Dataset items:
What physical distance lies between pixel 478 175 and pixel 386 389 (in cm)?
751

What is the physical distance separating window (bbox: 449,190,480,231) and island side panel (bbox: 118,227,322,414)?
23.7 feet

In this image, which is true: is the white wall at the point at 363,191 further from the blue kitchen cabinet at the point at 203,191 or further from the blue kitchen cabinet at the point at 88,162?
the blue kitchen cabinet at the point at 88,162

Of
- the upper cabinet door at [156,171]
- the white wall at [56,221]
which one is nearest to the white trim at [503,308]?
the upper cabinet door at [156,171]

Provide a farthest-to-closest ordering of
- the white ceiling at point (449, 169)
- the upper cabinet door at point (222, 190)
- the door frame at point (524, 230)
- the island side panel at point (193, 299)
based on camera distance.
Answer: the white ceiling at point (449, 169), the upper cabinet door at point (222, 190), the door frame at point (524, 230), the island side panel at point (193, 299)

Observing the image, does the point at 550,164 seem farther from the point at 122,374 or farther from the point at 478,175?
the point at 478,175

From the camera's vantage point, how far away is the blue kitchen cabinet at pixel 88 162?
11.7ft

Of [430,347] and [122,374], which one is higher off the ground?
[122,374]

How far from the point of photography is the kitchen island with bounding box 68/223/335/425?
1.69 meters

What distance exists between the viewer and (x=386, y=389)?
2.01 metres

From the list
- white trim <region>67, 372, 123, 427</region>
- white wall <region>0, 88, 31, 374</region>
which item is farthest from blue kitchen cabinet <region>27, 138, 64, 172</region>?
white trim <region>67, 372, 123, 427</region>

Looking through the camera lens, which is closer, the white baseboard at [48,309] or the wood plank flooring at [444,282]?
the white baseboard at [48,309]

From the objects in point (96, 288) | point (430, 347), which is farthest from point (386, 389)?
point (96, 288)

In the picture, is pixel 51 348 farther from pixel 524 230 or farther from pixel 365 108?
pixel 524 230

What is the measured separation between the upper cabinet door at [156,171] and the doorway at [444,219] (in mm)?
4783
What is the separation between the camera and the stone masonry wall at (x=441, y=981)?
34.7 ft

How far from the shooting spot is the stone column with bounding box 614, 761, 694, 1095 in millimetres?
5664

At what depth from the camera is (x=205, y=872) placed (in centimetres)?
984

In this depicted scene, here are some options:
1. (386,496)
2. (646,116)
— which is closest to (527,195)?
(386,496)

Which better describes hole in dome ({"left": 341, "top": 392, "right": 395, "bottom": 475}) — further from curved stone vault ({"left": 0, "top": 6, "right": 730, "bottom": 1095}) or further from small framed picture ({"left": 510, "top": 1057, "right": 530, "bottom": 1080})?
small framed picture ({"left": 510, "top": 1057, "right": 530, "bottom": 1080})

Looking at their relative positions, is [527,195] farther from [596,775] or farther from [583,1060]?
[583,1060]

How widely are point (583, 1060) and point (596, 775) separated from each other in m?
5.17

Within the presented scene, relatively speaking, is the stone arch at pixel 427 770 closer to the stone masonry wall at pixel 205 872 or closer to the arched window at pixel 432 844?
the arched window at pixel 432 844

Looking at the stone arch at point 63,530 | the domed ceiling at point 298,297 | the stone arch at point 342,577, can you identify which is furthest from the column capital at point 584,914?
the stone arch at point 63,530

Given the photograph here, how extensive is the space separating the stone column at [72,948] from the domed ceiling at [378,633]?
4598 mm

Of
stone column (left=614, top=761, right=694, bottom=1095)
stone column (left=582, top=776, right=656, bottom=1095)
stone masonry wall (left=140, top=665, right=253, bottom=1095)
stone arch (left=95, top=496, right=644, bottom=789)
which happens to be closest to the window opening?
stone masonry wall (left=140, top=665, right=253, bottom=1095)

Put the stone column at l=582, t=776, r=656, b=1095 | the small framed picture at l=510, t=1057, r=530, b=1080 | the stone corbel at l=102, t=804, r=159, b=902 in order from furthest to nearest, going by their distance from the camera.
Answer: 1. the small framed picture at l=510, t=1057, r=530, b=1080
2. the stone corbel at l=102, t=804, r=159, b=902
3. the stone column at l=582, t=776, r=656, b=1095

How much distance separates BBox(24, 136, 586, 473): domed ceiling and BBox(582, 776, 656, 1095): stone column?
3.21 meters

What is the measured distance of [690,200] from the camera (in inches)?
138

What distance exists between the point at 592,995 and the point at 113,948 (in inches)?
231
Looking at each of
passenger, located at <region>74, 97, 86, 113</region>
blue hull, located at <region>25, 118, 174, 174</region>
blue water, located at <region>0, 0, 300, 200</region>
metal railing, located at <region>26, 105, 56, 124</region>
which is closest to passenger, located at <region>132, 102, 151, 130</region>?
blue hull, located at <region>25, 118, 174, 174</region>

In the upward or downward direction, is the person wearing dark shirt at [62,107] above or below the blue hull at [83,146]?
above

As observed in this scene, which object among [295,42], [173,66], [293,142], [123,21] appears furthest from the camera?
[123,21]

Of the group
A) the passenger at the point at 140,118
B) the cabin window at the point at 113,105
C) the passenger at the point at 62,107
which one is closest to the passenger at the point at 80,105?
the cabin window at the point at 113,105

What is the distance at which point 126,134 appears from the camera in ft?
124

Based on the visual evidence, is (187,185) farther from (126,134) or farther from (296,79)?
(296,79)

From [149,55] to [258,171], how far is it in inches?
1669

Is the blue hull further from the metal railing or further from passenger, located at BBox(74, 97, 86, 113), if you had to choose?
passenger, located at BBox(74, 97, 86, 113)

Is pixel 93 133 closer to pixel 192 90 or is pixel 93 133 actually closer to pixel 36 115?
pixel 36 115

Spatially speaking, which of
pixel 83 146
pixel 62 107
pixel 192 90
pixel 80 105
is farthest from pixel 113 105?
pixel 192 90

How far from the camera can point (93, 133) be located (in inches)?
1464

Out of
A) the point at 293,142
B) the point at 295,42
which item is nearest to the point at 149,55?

### Exercise prompt
Could you rewrite all of the rows above with "camera" changed to "observer" wherever it appears, keeping everything else the same?

### The result
What physical distance lies between pixel 478 175 and pixel 386 389 (in cm)?
751

What is the physical distance separating window (bbox: 449,190,480,231) and island side panel (bbox: 118,227,322,414)?
23.7 feet

In this image, which is true: is the white wall at the point at 363,191 further from the blue kitchen cabinet at the point at 203,191 or further from the blue kitchen cabinet at the point at 88,162?
the blue kitchen cabinet at the point at 88,162

Of
- the upper cabinet door at [156,171]
- the white wall at [56,221]
which one is nearest to the white trim at [503,308]?
the upper cabinet door at [156,171]

Provide a farthest-to-closest ordering of
- the white ceiling at point (449, 169)
- the upper cabinet door at point (222, 190)
- the door frame at point (524, 230)
- the island side panel at point (193, 299)
based on observer distance.
Answer: the white ceiling at point (449, 169), the upper cabinet door at point (222, 190), the door frame at point (524, 230), the island side panel at point (193, 299)

Observing the image, does the point at 550,164 seem farther from the point at 122,374 or farther from the point at 478,175?
the point at 478,175

From the observer's vantage point, how far away is the blue kitchen cabinet at pixel 88 162?
11.7ft

Of [430,347] and [122,374], which one is higher off the ground?
[122,374]

How far from the point of photography is the kitchen island with bounding box 68/223/335/425?
1.69 meters

What distance exists between the viewer and (x=386, y=389)?
2.01 metres

From the list
- white trim <region>67, 372, 123, 427</region>
- white wall <region>0, 88, 31, 374</region>
which item is farthest from blue kitchen cabinet <region>27, 138, 64, 172</region>?
white trim <region>67, 372, 123, 427</region>

Looking through the observer lens, which is closer, the white baseboard at [48,309] or the wood plank flooring at [444,282]?
the white baseboard at [48,309]

From the objects in point (96, 288) | point (430, 347), which is farthest from point (386, 389)?
point (96, 288)

In the picture, is pixel 51 348 farther from pixel 524 230 or farther from pixel 365 108?
pixel 524 230

What is the measured separation between the upper cabinet door at [156,171] and the doorway at [444,219] (in mm)?
4783
What is the separation between the observer and the stone masonry wall at (x=441, y=981)?
34.7 ft

How far from the shooting spot is the stone column with bounding box 614, 761, 694, 1095 in millimetres?
5664

At what depth from the observer is (x=205, y=872) placed (in centimetres)?
984

In this depicted scene, here are some options:
1. (386,496)
2. (646,116)
— which is closest to (527,195)?
(386,496)

Which better describes hole in dome ({"left": 341, "top": 392, "right": 395, "bottom": 475}) — further from curved stone vault ({"left": 0, "top": 6, "right": 730, "bottom": 1095}) or further from small framed picture ({"left": 510, "top": 1057, "right": 530, "bottom": 1080})?
small framed picture ({"left": 510, "top": 1057, "right": 530, "bottom": 1080})

Looking at their relative positions, is [527,195] farther from [596,775] or farther from [583,1060]?
[583,1060]

How widely are point (583, 1060) and point (596, 775) separated from each other in m?
5.17

Within the presented scene, relatively speaking, is the stone arch at pixel 427 770 closer to the stone masonry wall at pixel 205 872 or closer to the arched window at pixel 432 844?
the arched window at pixel 432 844

Looking at the stone arch at point 63,530 | the domed ceiling at point 298,297 | the stone arch at point 342,577, can you identify which is furthest from the column capital at point 584,914?
the stone arch at point 63,530

Given the photograph here, how extensive is the space separating the stone column at [72,948] from the domed ceiling at [378,633]?
4598 mm

Of
stone column (left=614, top=761, right=694, bottom=1095)
stone column (left=582, top=776, right=656, bottom=1095)
stone masonry wall (left=140, top=665, right=253, bottom=1095)
stone arch (left=95, top=496, right=644, bottom=789)
which happens to be closest to the window opening?
stone masonry wall (left=140, top=665, right=253, bottom=1095)

Put the stone column at l=582, t=776, r=656, b=1095 | the small framed picture at l=510, t=1057, r=530, b=1080 | the stone corbel at l=102, t=804, r=159, b=902 in order from furthest to nearest, going by their distance from the observer.
Answer: 1. the small framed picture at l=510, t=1057, r=530, b=1080
2. the stone corbel at l=102, t=804, r=159, b=902
3. the stone column at l=582, t=776, r=656, b=1095

How much distance separates BBox(24, 136, 586, 473): domed ceiling and BBox(582, 776, 656, 1095): stone column?
3.21 meters

What is the measured distance of [690,200] from the observer (in inches)?
138

What distance exists between the point at 592,995 and the point at 113,948 (in inches)?
231
Looking at each of
passenger, located at <region>74, 97, 86, 113</region>
blue hull, located at <region>25, 118, 174, 174</region>
blue water, located at <region>0, 0, 300, 200</region>
metal railing, located at <region>26, 105, 56, 124</region>
which is closest to passenger, located at <region>132, 102, 151, 130</region>?
blue hull, located at <region>25, 118, 174, 174</region>

In the upward or downward direction, is the person wearing dark shirt at [62,107] above or below the blue hull at [83,146]?
above

As observed in this scene, which object among [295,42], [173,66], [293,142], [123,21] appears furthest from the observer?
[123,21]

Of the group
A) the passenger at the point at 140,118
B) the cabin window at the point at 113,105
C) the passenger at the point at 62,107
which one is closest to the passenger at the point at 80,105?
the cabin window at the point at 113,105

What is the distance at which point 126,134 appears from the observer in ft?
124

Based on the visual evidence, is (187,185) farther from (126,134) or farther from (296,79)?
(296,79)

From [149,55] to [258,171], how far is it in inches?
1669

Is the blue hull further from the metal railing or further from passenger, located at BBox(74, 97, 86, 113), if you had to choose?
passenger, located at BBox(74, 97, 86, 113)

Is pixel 93 133 closer to pixel 192 90 or is pixel 93 133 actually closer to pixel 36 115?
pixel 36 115

Spatially speaking, which of
pixel 83 146
pixel 62 107
pixel 192 90
pixel 80 105
is farthest from pixel 113 105?
pixel 192 90

How far from the observer can point (93, 133) be located (in inches)?
1464

Out of
A) the point at 293,142
B) the point at 295,42
which item is nearest to the point at 149,55?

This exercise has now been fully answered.